The Left Hand of Darkness is filled with such concepts, provoking curiosity and consideration of the nature of humanness. I could offer up ponderances on such asides indefinitely, but that wouldn’t really give you any cornerstone to rest these ideas upon. Irresistibly, I offer one final example: the concept of shifgrethor, which is a sort of social rhetoric/verbal sparring that exists on Gethen and offers subtle commentary on how we humans manage to speak so easily and verbosely without ever touching upon our true intentions. These side avenues of thought are another reason I love Le Guin’s work so much; she creates and employs all these asides without losing the pace or drive of the story.

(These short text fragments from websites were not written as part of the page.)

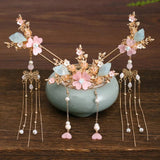 Chinese Hair Sticks Tiaras Headpiece Pearl Tassel Flower Hairpins Vintage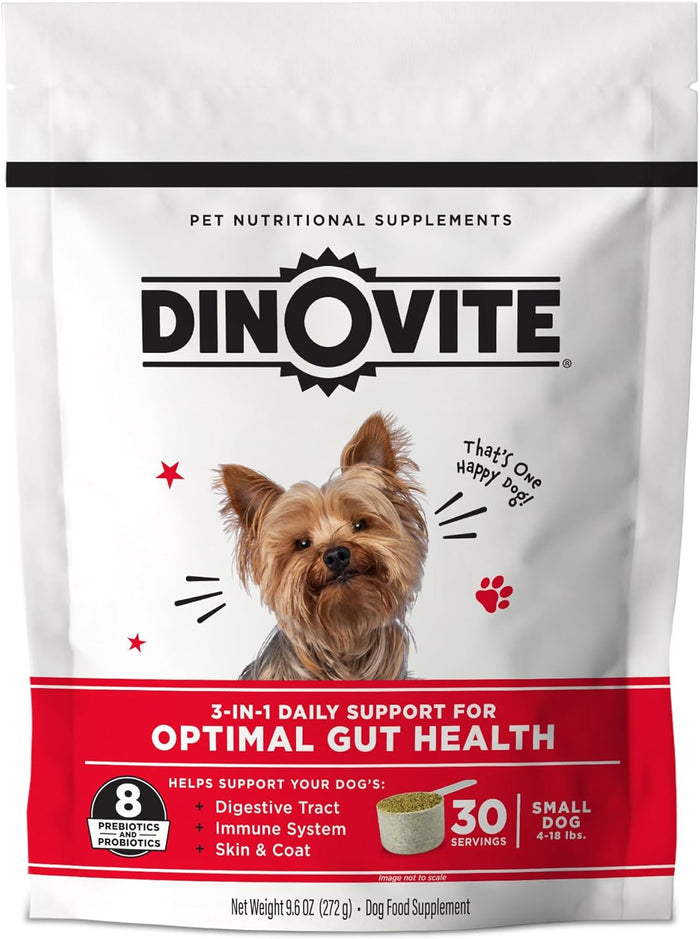 Dinovite Probiotic Supplement for Dogs - Omega 3 - Hot Spot Relief - Skin & Coat Supplement - 30 Day Supply (30 Day Supply, Large Dogs (45+ lbs))
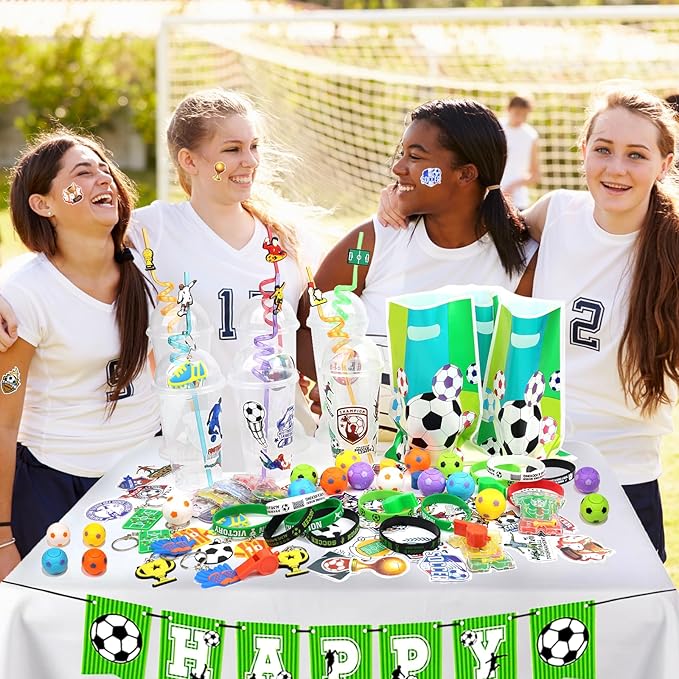 166 Pcs Soccer Party Favors for 12 People Party Supplies with Cup Straw Stress Ball Keychain Sticker Silicone Wristbands Whistle Goodie Bags for Kids Birthday Decorations Gifts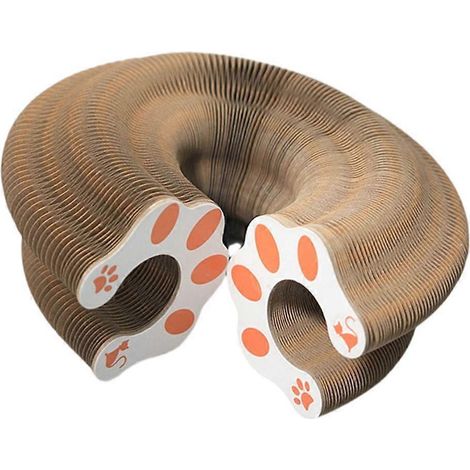 1. Magics Organ Chat Grattage en Forme de Chat, Planche à Griffer avec Cloches de Poursuite, Jouet Amusant pour Félins. (1/4)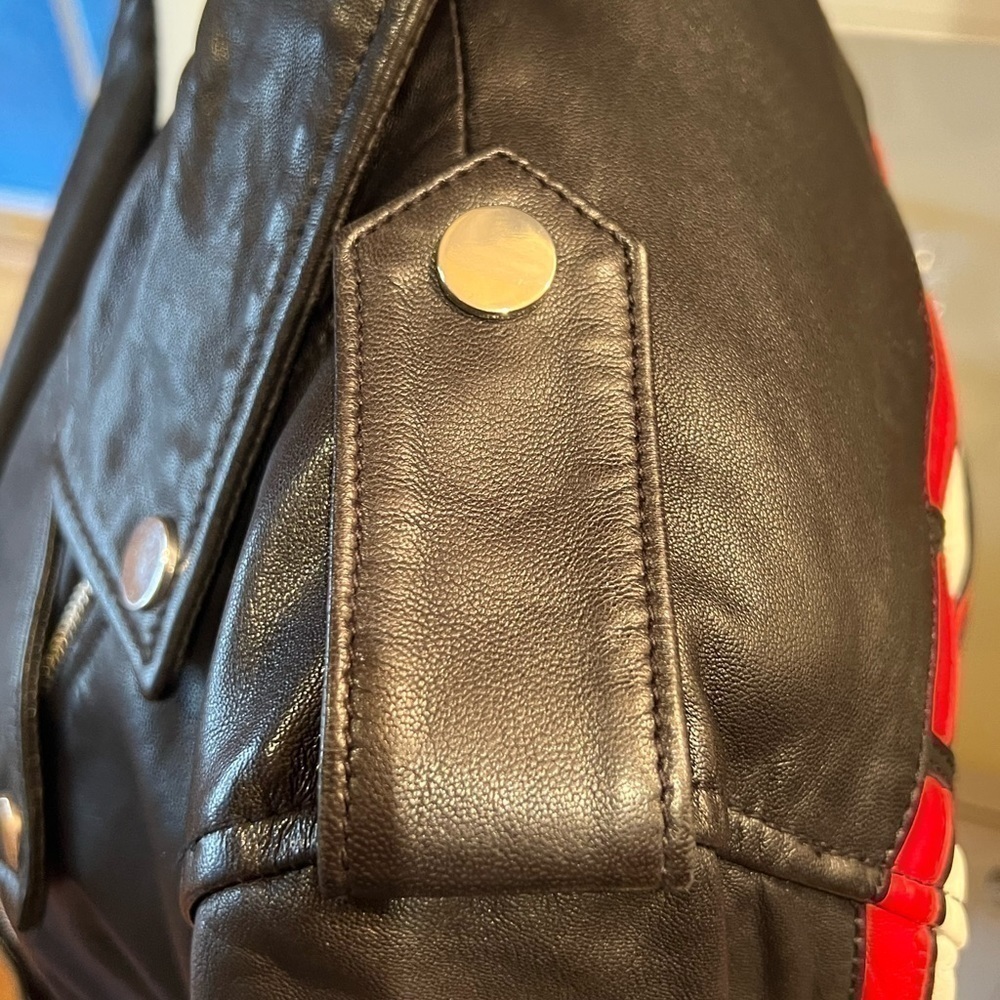 Pinko Ramones impavido Moto black leather red & white racing stripes size 10 - Picture 5 of 16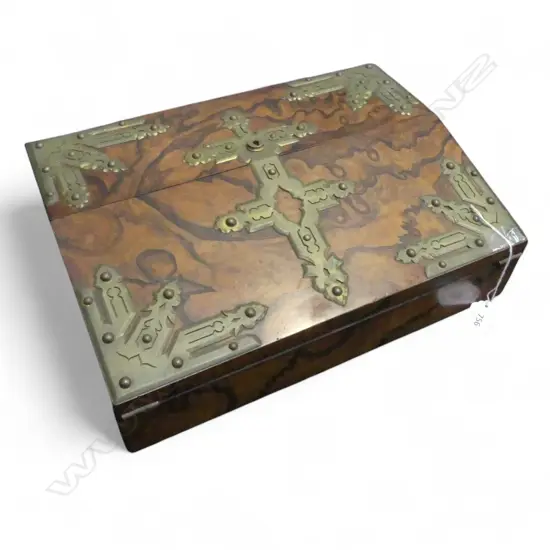 VINTAGE BRASS BOUND WRITING SLOPE W.350mm needs velvet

So, plot. Genly Ai fails to convince the king of the value of joining an alliance of planets, so he decides to cross the border into a neighboring country, Orgoreyn, which functions differently than Karhide, hoping to convince the leaders there. His failure in Karhide, though, ostracizes one of the king’s men, Estraven, who is cast out as a traitor to the crown for aligning himself with an alien. So while Genly Ai travels to Orgoreyn of his own accord, Estraven escapes (separately) to Orgoreyn, banished from his country. The two characters meet again, though, and because of certain circumstances, they decide to cross the Gobrin Ice, which is nearly a thousand miles of uninhabited, desolate “wasteland,” in order to return to Karhide, undetected. Crossing the lifeless void of an unforgiving planet puts the two characters into an incredibly adventurous, life-and-death, close-quarters intimacy, because even as they are absolutely alien to each other, they are essential to the other’s survival.
With the Ice setting a dangerous but largely blank backdrop, Le Guin is free to examine and test the two characters like weights on a scale, finding out how they tip and how they balance. To fill the time when they’re bound to the tent, Genly Ai attempts to teach Estraven how to mind-speak, something he has learned through his relationship with the Ekumen, a skill that is something like telepathy. Like kemmer, like shifgrethor, Le Guin is again exploring humanness, having now plucked her two subjects from the noise and flurry of the city and the political games of each country and setting them down into an isolating yet ultimately shared experience. So, what do two aliens talk about when all they have is each other?
The halls of history are piled, stacked, and dusty with stories and books that contend with such curiosity—because we’ve always wanted to know who and what and why we are—but the experimental nature of Le Guin’s writing is timeless. Timeless seems too cliché: Vonnegut-style unstuck. Beyond. Time. She has a way of delivering a line with the poetic lilt and clarity of the natural world itself. It’s as if her words exist simply because they can, not by demand or provocation. In this way, her work consistently reads like fresh air, as if she has opened a forgotten window in that long hall of history, unsettling the dust, stirring the pages, and rolling the bones of the dead.